MANOKWARI, Papuakita.com – Dewan Perwakilan Rakyat Papua Barat (DPR PB), Majelis Rakyat Papua Provinsi Papua Barat (MRPB), dan Badan Kepegawaian Daerah (BKD) Setda Papua Barat menyepakati pembentukan Tim Afirmasi Papua Barat.
Ketua Komisi A DPR Papua Barat, Yan Anton Yoteni mengungkapkan, pembentukan tim tersebut diputuskan dalam rapat koordinasi. Tim ini bertujuan melakukan afirmasi terhadap sejumlah aspirasi yang berkembang di tengah-tengah masyarakat. Diantaranya, penerimaan CPNS, calon praja IPDN, dan calon anggota Polri serta TNI.
“Tim afirmasi dibentuk untuk menindaklanjuti aspirasi menyangkut penerimaan CPNS, IPDN, dan Calon Anggota Polri maupun TNI di wilayah Provinsi Papua Barat.

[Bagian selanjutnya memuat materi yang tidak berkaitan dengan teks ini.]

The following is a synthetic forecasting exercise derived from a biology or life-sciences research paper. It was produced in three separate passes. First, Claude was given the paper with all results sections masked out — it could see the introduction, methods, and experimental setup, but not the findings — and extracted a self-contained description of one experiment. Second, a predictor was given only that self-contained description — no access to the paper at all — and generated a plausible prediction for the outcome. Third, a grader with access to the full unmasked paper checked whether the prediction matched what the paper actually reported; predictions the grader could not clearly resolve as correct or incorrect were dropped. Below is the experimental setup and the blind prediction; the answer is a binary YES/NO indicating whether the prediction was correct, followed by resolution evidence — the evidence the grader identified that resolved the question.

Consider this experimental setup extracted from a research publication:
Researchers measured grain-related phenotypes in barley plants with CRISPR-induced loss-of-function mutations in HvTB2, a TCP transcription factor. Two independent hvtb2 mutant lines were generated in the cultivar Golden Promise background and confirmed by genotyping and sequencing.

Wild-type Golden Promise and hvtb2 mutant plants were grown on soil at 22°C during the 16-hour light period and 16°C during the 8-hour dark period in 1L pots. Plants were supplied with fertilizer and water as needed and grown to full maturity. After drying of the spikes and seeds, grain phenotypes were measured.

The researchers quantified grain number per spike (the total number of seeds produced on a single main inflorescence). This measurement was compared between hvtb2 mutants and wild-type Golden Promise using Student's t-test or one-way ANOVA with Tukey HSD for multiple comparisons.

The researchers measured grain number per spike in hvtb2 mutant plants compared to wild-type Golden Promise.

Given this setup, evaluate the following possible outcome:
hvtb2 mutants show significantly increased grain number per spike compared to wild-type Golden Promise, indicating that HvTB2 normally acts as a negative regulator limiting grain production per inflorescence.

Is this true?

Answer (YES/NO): NO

Tahun ke tahun, kuota anak-anak (asli) Papua seperti itu saja, bahkan semakin habis. Tim akan bekerja untuk hal yang lebih banyak lagi,” kata Yan Yoteni saat dikonfirmasi wartawan usai melakukan pertemuan yang digelar secara tertutup, Kamis (26/7/2018) sore.

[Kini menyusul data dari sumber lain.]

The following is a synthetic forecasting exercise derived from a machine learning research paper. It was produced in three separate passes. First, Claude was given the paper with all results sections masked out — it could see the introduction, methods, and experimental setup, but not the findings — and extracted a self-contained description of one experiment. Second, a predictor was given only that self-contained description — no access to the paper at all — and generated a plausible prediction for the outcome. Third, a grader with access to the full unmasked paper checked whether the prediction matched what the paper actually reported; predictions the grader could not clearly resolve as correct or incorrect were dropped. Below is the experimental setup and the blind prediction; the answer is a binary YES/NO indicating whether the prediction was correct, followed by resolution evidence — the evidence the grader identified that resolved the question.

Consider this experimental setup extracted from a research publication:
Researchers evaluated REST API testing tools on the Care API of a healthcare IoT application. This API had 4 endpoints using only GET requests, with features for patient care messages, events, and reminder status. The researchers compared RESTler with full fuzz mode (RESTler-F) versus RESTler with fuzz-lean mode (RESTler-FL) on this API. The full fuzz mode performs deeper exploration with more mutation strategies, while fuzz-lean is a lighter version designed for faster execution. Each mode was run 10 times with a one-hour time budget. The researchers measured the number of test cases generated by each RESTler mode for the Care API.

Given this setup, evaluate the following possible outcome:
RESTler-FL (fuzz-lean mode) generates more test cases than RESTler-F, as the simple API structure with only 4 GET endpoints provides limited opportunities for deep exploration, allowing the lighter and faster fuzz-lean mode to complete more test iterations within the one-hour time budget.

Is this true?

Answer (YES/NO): NO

Kata Yan Yoteni, sejumlah pemerintah kabupaten, misalnya, Teluk Wondama, Teluk Bintuni, Fak-fak, Kaimana, Sorong Selatan, dan Manokwari. Khawatir dengan penerimaan CPNS secara online dan menggunakan sistem Computer Assisted Test (CAT).
“Sistem CAT ini tentu akan diikuti dengan passing grade (batas nilai minimal) yang tinggi pula yang justru akan menjadi masalah serius di daerah-daerah. Ini akan menjadi bom waktu, mengganggu kestabilan daerah, demo besar-besaran di BKD, DPR kabupaten/kota dan provinsi dan juga ke gubernur. Nah, rapat koordinasi ini kita ingin menyamakan upaya yang harus dilakukan sebelum hal-hal buruk terjadi,” ujarnya.

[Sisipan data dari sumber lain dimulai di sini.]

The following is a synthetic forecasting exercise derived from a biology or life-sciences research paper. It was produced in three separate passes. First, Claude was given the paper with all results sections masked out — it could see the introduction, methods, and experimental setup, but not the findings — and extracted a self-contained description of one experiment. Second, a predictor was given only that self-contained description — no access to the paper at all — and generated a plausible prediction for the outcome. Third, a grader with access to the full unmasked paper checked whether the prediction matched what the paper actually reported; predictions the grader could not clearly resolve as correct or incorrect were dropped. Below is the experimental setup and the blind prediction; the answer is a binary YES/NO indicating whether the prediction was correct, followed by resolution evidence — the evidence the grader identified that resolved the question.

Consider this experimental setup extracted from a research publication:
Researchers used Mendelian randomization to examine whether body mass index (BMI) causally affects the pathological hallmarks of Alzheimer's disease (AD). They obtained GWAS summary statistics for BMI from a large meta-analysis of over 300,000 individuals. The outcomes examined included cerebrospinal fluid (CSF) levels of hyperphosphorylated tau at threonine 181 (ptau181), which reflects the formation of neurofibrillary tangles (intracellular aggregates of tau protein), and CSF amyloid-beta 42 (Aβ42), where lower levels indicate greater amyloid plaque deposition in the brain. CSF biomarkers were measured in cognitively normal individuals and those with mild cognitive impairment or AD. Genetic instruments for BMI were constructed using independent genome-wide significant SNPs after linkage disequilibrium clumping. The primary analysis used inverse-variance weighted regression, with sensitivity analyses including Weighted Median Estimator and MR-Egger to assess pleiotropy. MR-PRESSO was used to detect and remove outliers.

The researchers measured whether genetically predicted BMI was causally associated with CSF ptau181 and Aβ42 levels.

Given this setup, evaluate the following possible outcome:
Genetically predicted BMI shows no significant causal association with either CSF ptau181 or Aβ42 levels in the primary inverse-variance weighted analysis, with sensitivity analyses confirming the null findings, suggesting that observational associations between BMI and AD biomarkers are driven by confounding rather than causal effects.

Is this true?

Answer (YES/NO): YES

Menurut Yan Yoteni, aspirasi terkait seleksi calon praja IPDN cukup kuat disuarakan masyarakat di daerah-daerah. Pasalnya, kuota untuk anak-anak asli Papua tiap tahun hampir hilang. Ia mengatakan, hal yang sama juga terjadi dalam penerimaan calon anggota Polri maupun TNI. Selalu jadi soal dari tahun ke tahun.
“Kita juga sepakati afirmasi untuk penerimaan CPNS maupun honorer, itu 70 persen orang asli Papua dan 30 persen, untuk pendatang yang lahir dan besar di Papua. Untuk 30 persen ini harus dibuktikan dengan akta kelahiran dan ijazah serta verifikasi tertentu. Kuota-kuota ini ada di seluruh provinsi di Indonesia, maka kuota di Papua biarkanlah untuk anak-anak asli papua dan pendatang yang lahir dan besar di Papua,” ungkapnya.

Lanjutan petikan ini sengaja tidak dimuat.